• _Text block_
_ _ _
I can’t understand why she would copy the name. It’s not a family name. It’s not a particular common name. We had and named our DD before she even new the sex of her baby. Their are no other girls in this generation of our family, so this was literally the only taken name.

We’ve heard all manner of stories from their side about why we are in the wrong, which are all lies (for example they named there baby first? How our DD was born 6 months earlier and had the name picked for our first one who turned out to be a boy over 5 years ago, before my sister was even married).

Unfortunately she has turned on the water works and is telling everyone she is upset, so the family are putting pressure on me to apologies and get the family talking again.

We were a very close family, and I can understand my parents position. They want their family reunited and I have always been the reasonable one whilst my sister has been the stubborn firery one, so they probably think they can reason/emotional blackmail me to fix the situation.

I am so upset, I never wanted to this, but to then be cast as the villain who needs to make amends for what has happened makes me feel like I am losing my mind.

By nature I am a calm and forgiving person, but their decision plus their reaction makes me feel I like I have no forgiveness to give. I feel this weight in my heart, and so while I don’t have the the capacity to forgive and I am trying to forget and move on. But my parents put pressure on me on weekly basis to fix this mess.
_ _ _
• _Stored records_

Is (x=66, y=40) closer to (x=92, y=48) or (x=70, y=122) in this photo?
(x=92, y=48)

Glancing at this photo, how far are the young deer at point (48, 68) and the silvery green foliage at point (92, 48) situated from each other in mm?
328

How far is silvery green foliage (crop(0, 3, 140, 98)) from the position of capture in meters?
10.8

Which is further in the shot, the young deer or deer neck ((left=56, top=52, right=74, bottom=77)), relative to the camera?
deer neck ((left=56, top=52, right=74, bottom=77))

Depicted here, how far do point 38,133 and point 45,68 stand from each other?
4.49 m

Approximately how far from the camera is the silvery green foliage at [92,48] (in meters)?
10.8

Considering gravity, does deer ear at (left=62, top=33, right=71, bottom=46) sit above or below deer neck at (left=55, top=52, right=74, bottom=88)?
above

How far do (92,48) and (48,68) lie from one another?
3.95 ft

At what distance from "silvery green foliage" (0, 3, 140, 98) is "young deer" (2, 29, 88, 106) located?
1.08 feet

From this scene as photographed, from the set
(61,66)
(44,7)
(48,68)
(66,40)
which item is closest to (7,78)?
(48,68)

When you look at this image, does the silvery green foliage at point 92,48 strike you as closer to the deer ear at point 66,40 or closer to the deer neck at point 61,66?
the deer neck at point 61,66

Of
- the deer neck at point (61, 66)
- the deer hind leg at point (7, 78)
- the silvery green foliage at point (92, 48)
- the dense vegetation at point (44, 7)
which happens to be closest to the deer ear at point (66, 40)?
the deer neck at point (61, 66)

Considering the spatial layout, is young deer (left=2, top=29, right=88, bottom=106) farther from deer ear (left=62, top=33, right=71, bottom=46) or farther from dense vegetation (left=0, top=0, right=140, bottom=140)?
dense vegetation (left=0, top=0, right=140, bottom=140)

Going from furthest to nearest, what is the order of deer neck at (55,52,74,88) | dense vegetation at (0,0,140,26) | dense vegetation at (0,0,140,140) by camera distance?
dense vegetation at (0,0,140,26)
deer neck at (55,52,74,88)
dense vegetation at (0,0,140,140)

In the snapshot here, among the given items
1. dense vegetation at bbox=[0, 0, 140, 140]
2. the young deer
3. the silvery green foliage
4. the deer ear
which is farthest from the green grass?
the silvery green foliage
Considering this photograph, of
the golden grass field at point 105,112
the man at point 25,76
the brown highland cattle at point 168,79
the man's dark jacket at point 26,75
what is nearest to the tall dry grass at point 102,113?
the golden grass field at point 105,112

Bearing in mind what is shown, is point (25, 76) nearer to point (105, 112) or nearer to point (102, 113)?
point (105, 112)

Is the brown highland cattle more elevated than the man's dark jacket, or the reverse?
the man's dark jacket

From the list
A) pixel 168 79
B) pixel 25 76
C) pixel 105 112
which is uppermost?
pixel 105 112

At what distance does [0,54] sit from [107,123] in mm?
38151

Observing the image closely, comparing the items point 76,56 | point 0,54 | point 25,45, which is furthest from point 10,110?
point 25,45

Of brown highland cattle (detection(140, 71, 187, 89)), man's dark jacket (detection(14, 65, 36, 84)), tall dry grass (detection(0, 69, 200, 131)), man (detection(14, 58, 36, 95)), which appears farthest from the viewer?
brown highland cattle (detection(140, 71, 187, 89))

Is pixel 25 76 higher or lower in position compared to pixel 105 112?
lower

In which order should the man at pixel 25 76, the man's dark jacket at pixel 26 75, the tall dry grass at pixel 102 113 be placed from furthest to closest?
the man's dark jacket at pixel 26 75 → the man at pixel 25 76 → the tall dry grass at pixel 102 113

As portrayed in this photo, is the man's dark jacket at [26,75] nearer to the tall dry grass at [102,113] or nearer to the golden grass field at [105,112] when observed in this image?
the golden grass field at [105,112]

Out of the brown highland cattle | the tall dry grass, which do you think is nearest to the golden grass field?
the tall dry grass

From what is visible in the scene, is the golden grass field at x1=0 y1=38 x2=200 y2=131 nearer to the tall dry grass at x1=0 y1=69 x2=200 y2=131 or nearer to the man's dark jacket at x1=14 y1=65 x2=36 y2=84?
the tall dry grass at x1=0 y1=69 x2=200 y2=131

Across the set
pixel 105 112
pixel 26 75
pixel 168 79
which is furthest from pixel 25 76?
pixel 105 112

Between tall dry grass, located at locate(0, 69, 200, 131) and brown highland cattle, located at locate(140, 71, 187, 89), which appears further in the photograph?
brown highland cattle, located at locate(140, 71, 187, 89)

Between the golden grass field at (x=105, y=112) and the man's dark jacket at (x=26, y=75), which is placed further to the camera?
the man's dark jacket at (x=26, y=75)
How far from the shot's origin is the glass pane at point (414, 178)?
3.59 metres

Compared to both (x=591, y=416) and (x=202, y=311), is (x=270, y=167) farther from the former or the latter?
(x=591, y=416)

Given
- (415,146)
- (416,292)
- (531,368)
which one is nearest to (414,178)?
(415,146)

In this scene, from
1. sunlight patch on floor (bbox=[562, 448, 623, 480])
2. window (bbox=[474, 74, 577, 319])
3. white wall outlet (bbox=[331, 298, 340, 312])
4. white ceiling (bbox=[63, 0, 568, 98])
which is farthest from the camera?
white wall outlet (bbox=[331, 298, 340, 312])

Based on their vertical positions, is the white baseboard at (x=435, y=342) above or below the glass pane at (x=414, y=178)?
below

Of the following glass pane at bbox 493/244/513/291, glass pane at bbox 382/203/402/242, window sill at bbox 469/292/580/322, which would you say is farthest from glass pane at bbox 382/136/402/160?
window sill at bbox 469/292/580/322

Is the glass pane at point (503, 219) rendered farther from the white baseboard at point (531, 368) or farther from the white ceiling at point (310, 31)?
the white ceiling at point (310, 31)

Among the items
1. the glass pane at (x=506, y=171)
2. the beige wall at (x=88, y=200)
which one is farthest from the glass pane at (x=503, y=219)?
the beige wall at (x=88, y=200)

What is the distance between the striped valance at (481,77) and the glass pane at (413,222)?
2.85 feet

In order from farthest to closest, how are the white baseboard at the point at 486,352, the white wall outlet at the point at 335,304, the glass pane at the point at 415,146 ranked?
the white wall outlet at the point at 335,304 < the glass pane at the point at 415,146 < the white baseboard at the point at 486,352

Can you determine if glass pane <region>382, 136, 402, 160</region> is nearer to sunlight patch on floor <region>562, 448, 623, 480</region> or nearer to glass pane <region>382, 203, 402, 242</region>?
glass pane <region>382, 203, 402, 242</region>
_ _ _
• _Tasks_
a) In the post about the copied baby name, how would you render the sentence "It’s not a family name." in French?
b) According to the post about the copied baby name, how often do the writer's parents pressure the writer to fix the situation?
c) Continue the post about the copied baby name from where it stops.

• _Answers to the tasks_
a) Ce n’est pas un nom de famille.

b) On a weekly basis.

c)
Should I swallow my emotion and fix this so the kids can have a relationship with their cousins and make my parents happy, or should I stand my ground?

OP posts:
emmyrose2000 · 07/06/2018 13:05

I feel for my parents, who can see their family splitting apart
This goes way beyond the grandchildren having the same name.

It sounds like your parents have had a huge part in creating a very unhealthy family dynamic where your sister is either kowtowed to, or is treated as the golden child, and you're supposed to just go along with it. But finally you've had enough and are deviating from the 'script' by not bowing down to sister's unreasonableness this time.

Personally, the joint names wouldn't particularly bother me, but it's obviously bothering you, as it apparently would a lot of other people. The thing that would piss me off the most, more so than the name thing, is being treated as though I was the one in the wrong and being expected to 'fix' it. This would become my hill to die on, and it would be a cold day in hell before I apologised for something that is not my fault/doing. If the natural result of that meant low or no contact with the family, then that's just the way it is.

Your parents are reaping what they sowed now and don't deserve any sympathy at all.

Mountainsoutofmolehills · 07/06/2018 13:08

Hang out with other people.

user1499173618 · 07/06/2018 13:08

Your parents ought to tell your sister that she is being ridiculous. But they won’t, because they are terrified of her.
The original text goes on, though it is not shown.